Reading text
+--

Apache Hadoop: Architectural Overview
Core Components
- HDFS (Hadoop Distributed File System): Stores data across multiple nodes with fault tolerance via replication.
- YARN (Yet Another Resource Negotiator): Manages cluster resources and schedules jobs.
- MapReduce: Framework for distributed data processing.
- Hive, Pig, HBase, and Spark: Common tools running atop Hadoop infrastructure.
Common Troubleshooting Scenarios
1. Slow or Stuck MapReduce Jobs
Jobs may hang or run slowly due to data skew, poorly tuned mappers/reducers, unbalanced partitioning, or resource contention in YARN.
yarn logs -applicationId application_1683xxxx_0004
2. Namenode Memory Pressure
HDFS Namenode stores file system metadata in memory. Large numbers of small files can overwhelm heap space, leading to out-of-memory errors or long GC pauses.
jstat -gcutil NAMENODE_PID 1s
3. Datanode Disk Failures
Failed disks can trigger block replication storms and reduce available HDFS throughput. Check DataNode logs and hardware monitoring tools.
hdfs dfsadmin -report
4. YARN Resource Starvation
Improper configuration of yarn.scheduler.minimum-allocation-mb
and maximum-allocation-mb
can cause jobs to be stuck in ACCEPTED state indefinitely.
5. Job History Server Inconsistencies
Missing job history files or slow UI loading can stem from misconfigured log aggregation or exhausted local storage on HistoryServer nodes.
Diagnostics: Where to Begin
Job-Level Debugging
Start with the ResourceManager UI or CLI to check job status and attempt tracking through the ApplicationMaster logs.
mapred job -status job_1683xxxx_0004 yarn application -status application_1683xxxx_0004
Node Health Checks
Use:
yarn node -list hdfs dfsadmin -report jps
to detect dead nodes, unresponsive NodeManagers, or stopped services.
GC and Heap Analysis
Run jmap, jstat, or Java Flight Recorder (JFR) to identify long GC pauses or memory leaks in Namenode/ResourceManager JVMs.

+--

What you will do
(A) In the Hadoop overview, where does the HDFS Namenode keep file system metadata?
(B) Write the next part of the Hadoop overview, picking up after its final sentence.

Supplied entries

+--

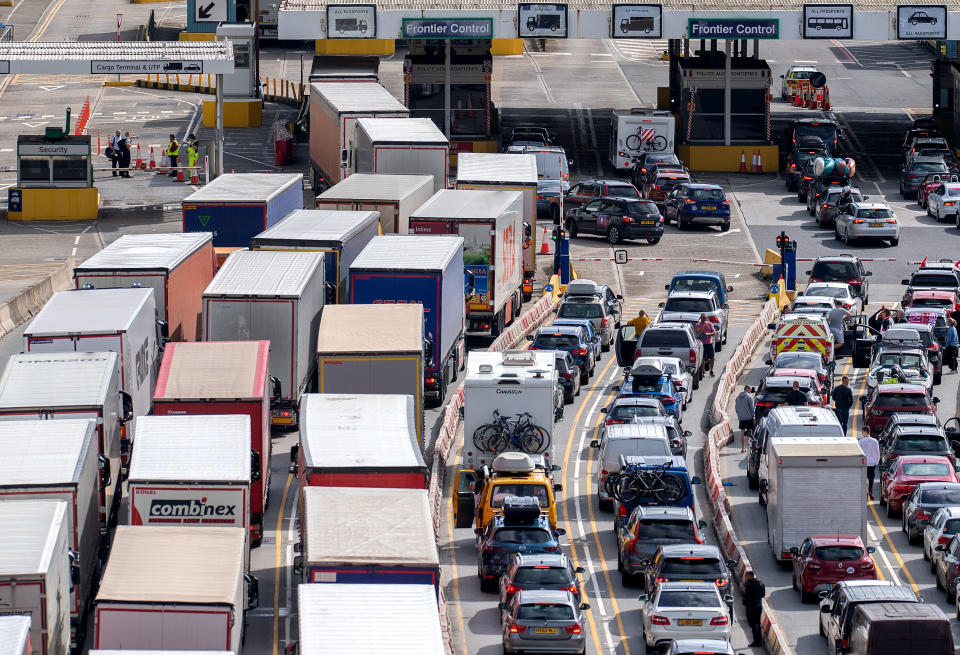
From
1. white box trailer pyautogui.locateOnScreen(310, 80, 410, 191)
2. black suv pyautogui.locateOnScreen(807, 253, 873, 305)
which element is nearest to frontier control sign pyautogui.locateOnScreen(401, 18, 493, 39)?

+--

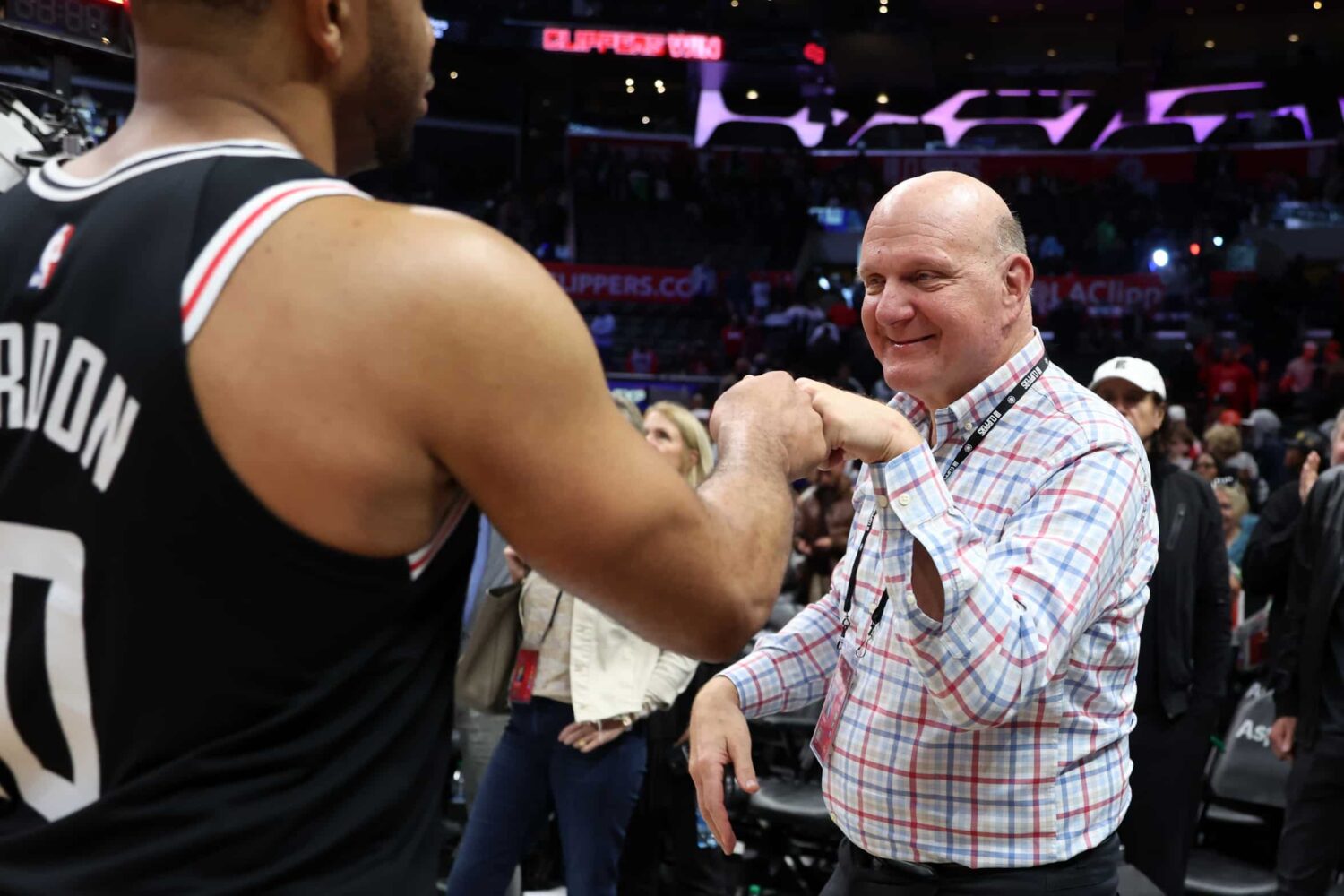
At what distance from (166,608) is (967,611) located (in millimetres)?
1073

+--

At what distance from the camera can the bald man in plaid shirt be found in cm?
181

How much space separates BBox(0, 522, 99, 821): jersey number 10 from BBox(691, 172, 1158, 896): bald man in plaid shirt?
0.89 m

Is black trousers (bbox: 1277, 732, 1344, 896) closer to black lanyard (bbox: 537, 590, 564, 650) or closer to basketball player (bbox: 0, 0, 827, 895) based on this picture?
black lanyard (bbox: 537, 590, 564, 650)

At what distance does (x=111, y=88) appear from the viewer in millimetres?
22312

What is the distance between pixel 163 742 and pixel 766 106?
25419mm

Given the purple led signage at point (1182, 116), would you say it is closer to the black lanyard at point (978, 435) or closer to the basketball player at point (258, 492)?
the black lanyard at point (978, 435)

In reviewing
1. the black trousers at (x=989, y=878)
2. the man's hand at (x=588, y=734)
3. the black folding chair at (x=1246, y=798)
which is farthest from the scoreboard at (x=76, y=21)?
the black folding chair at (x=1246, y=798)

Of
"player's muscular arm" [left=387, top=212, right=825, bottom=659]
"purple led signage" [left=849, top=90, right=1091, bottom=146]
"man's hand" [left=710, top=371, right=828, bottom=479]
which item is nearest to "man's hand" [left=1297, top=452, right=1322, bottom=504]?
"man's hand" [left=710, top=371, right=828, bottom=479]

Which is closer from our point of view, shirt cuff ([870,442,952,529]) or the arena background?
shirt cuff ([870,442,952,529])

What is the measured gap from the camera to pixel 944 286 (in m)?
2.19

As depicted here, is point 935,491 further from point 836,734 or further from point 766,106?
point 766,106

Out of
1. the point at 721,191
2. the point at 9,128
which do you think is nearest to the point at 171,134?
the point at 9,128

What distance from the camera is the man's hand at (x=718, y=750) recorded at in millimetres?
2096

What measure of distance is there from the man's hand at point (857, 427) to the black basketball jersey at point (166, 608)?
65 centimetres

+--

Exercise results
(A) In memory.

(B)
Data Skew Detection
Use job counters and input split logs to locate mappers or reducers processing disproportionate amounts of data.
mapred job -counter job_id org.apache.hadoop.mapreduce.TaskCounter REDUCE_INPUT_GROUPS
Best Practices to Prevent Failures
- Avoid millions of small files—use sequence or ORC files to batch data
- Ensure heap tuning for Namenode and ResourceManager (Xms/Xmx, GC type)
- Implement rack awareness to optimize HDFS replication
- Enable log aggregation and monitor HDFS audit logs
- Use YARN capacity scheduler with queues to avoid resource hogging
Conclusion
Apache Hadoop remains a backbone of large-scale data processing, but its complexity demands proactive diagnostics and informed configurations. By understanding failure domains across HDFS, YARN, and MapReduce layers—and by using logs, job counters, and JVM metrics—senior teams can prevent data loss, reduce job latency, and improve resource utilization. Building robust data pipelines means treating Hadoop not just as infrastructure, but as a living system requiring continuous tuning and observability.
FAQs
1. How can I prevent small file overload in HDFS?
Use Hive/ORC, sequence files, or batch ingestion pipelines to consolidate small records into larger blocks before writing to HDFS.
2. Why do some YARN jobs stay in ACCEPTED state?
Usually due to insufficient free resources, misconfigured memory allocations, or job queue contention in the YARN scheduler.
3. How do I analyze a slow-running reducer?
Check task logs and counters for skew, spilled records, or long sort phases. Hadoop counters like REDUCE_SHUFFLE_BYTES
are especially useful.
4. What causes namenode GC pauses?
Large metadata loads or heap misconfiguration can cause full GC pauses. Use G1GC or tune CMS to reduce stop-the-world GC times.
5. Can I run Hadoop in a cloud-native environment?
Yes, though it requires architectural changes. Tools like EMR, Dataproc, and Kubernetes operators (e.g., Hadoop Operator) can help manage Hadoop workloads in cloud-native stacks.